### WORK REQUEST:
The data below is to be written out exactly, with no pictures.
---- DATASET RECORDS
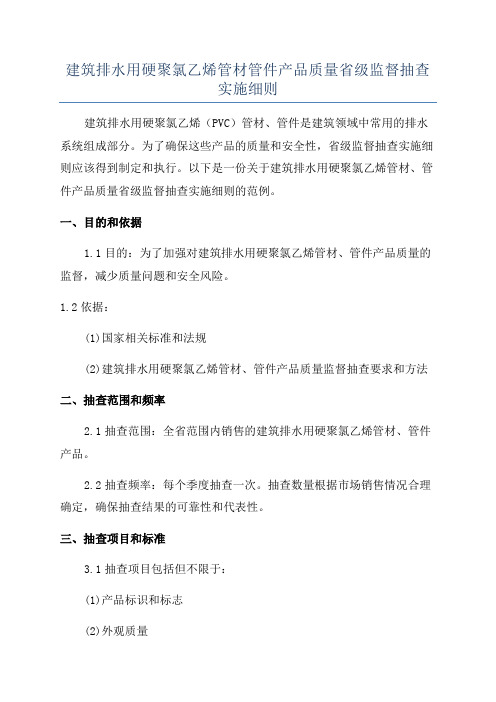 建筑排水用硬聚氯乙烯管材管件产品质量省级监督抽查实施细则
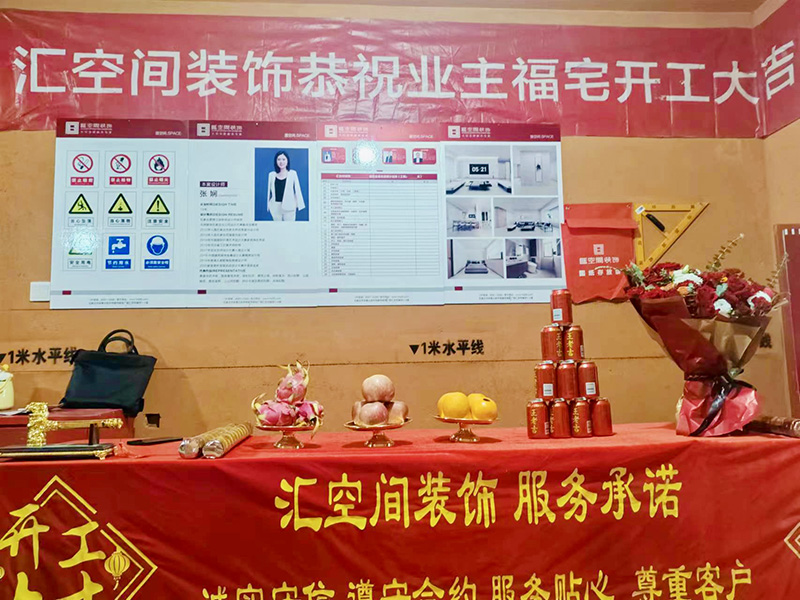 &#20843;&#25106;&#20307;&#32946;&#40;&#20013;&#22269;&#41;&#23448;&#26041;&#32593;&#31449;&#45;&#30331;&#24405;&#20837;&#21475;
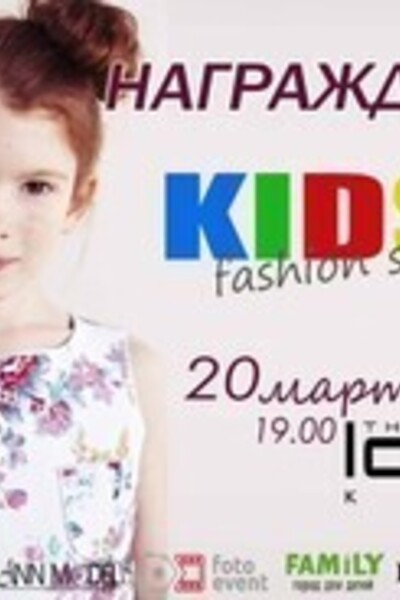 Церемония награждения и официальная вечеринка закрытия Kids Fashion Show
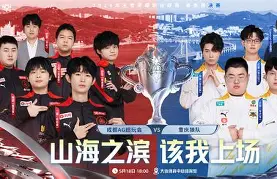 总决赛巅峰对决！姑苏火狐队击败胶东青龙队，游泳赛场再起波澜；临场应变见真章的简单介绍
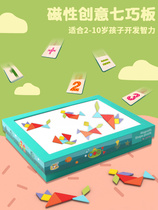 Magnetic wood children 7 chocolate intelligent brain puzzle baby boy early education toy 2346 years old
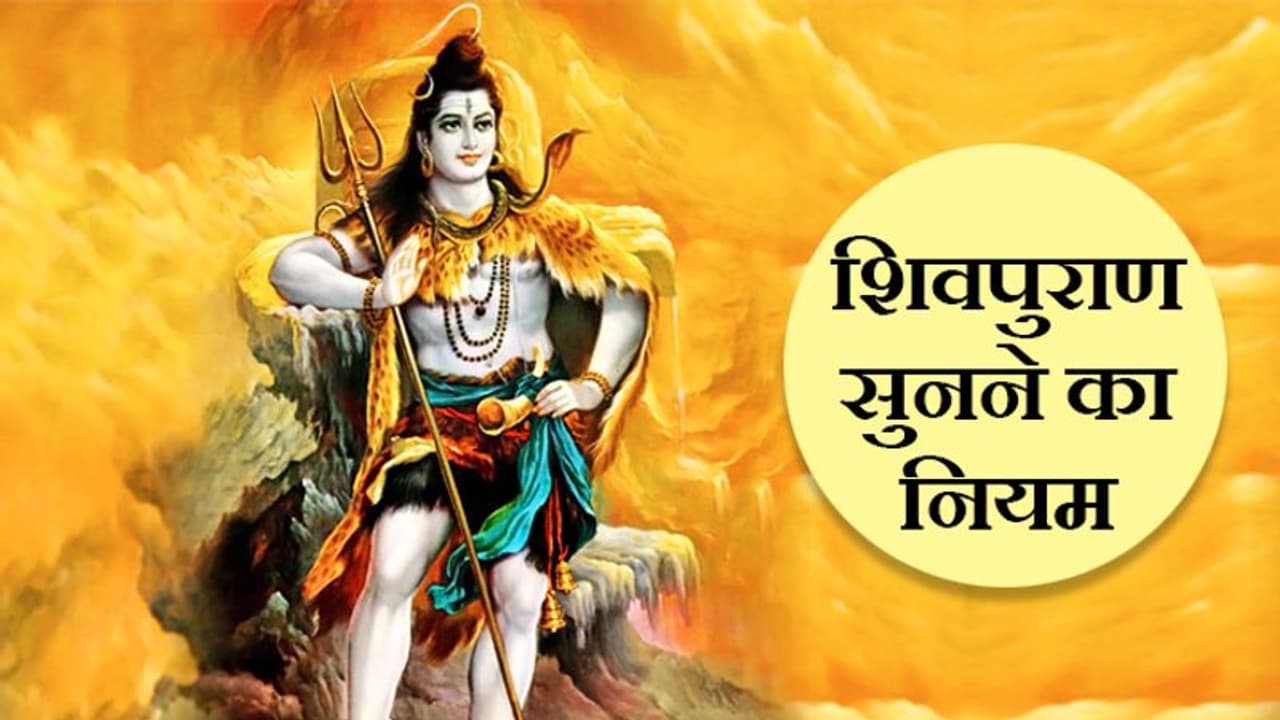 कैसा भोजन करने के बाद नहीं सुननी चाहिए शिवपुराण की कथा ? कैसा भोजन करने के बाद नहीं सुननी चाहिए शिवपुराण की कथा ?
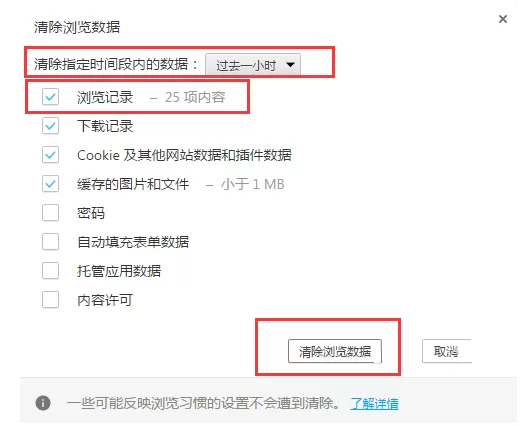 白马浏览器中怎样才能删除掉浏览记录?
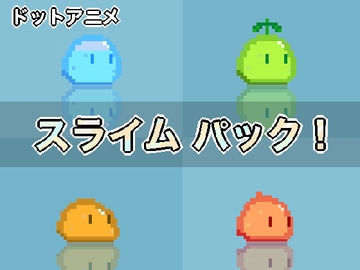 【ドット絵素材】スライムパック [mikazuki]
--------
### SOLUTION TO THIS PROBLEM:
 建筑排水用硬聚氯乙烯管材管件产品质量省级监督抽查实施细则
 &#20843;&#25106;&#20307;&#32946;&#40;&#20013;&#22269;&#41;&#23448;&#26041;&#32593;&#31449;&#45;&#30331;&#24405;&#20837;&#21475;
 Церемония награждения и официальная вечеринка закрытия Kids Fashion Show
 总决赛巅峰对决！姑苏火狐队击败胶东青龙队，游泳赛场再起波澜；临场应变见真章的简单介绍
 Magnetic wood children 7 chocolate intelligent brain puzzle baby boy early education toy 2346 years old
 कैसा भोजन करने के बाद नहीं सुननी चाहिए शिवपुराण की कथा ? कैसा भोजन करने के बाद नहीं सुननी चाहिए शिवपुराण की कथा ?
 白马浏览器中怎样才能删除掉浏览记录?
 【ドット絵素材】スライムパック [mikazuki]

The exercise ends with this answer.